--- Assignment ---
Restate each entry word for word. Keep every detail intact.

--- Task input ---

--- START ---

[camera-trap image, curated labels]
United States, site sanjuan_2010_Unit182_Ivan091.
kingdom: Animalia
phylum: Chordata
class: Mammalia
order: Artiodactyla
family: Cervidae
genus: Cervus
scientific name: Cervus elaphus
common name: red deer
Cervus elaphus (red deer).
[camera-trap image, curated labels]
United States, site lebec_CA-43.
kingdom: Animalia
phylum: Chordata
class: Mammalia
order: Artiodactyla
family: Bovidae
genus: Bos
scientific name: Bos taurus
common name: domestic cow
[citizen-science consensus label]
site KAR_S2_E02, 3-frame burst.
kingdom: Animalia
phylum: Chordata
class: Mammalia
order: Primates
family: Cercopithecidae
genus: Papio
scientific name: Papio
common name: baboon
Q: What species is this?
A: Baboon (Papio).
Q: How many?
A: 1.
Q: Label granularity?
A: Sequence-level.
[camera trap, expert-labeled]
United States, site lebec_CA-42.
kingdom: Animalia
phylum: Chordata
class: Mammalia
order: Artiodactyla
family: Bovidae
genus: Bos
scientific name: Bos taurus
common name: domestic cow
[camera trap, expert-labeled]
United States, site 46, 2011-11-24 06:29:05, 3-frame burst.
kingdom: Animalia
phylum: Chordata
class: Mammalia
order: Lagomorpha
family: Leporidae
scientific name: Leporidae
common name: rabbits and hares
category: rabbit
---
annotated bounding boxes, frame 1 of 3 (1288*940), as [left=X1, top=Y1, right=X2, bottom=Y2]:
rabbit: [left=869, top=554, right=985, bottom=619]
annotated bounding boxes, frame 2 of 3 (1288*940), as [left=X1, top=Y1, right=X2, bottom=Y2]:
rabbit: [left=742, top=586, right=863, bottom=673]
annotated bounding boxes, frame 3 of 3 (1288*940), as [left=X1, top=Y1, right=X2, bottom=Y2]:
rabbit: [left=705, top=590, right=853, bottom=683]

--- END ---

--- Exercise result ---
[camera-trap image, curated labels]
United States, site sanjuan_2010_Unit182_Ivan091.
kingdom: Animalia
phylum: Chordata
class: Mammalia
order: Artiodactyla
family: Cervidae
genus: Cervus
scientific name: Cervus elaphus
common name: red deer
Cervus elaphus (red deer).
[camera-trap image, curated labels]
United States, site lebec_CA-43.
kingdom: Animalia
phylum: Chordata
class: Mammalia
order: Artiodactyla
family: Bovidae
genus: Bos
scientific name: Bos taurus
common name: domestic cow
[citizen-science consensus label]
site KAR_S2_E02, 3-frame burst.
kingdom: Animalia
phylum: Chordata
class: Mammalia
order: Primates
family: Cercopithecidae
genus: Papio
scientific name: Papio
common name: baboon
Q: What species is this?
A: Baboon (Papio).
Q: How many?
A: 1.
Q: Label granularity?
A: Sequence-level.
[camera trap, expert-labeled]
United States, site lebec_CA-42.
kingdom: Animalia
phylum: Chordata
class: Mammalia
order: Artiodactyla
family: Bovidae
genus: Bos
scientific name: Bos taurus
common name: domestic cow
[camera trap, expert-labeled]
United States, site 46, 2011-11-24 06:29:05, 3-frame burst.
kingdom: Animalia
phylum: Chordata
class: Mammalia
order: Lagomorpha
family: Leporidae
scientific name: Leporidae
common name: rabbits and hares
category: rabbit
---
annotated bounding boxes, frame 1 of 3 (1288*940), as [left=X1, top=Y1, right=X2, bottom=Y2]:
rabbit: [left=869, top=554, right=985, bottom=619]
annotated bounding boxes, frame 2 of 3 (1288*940), as [left=X1, top=Y1, right=X2, bottom=Y2]:
rabbit: [left=742, top=586, right=863, bottom=673]
annotated bounding boxes, frame 3 of 3 (1288*940), as [left=X1, top=Y1, right=X2, bottom=Y2]:
rabbit: [left=705, top=590, right=853, bottom=683]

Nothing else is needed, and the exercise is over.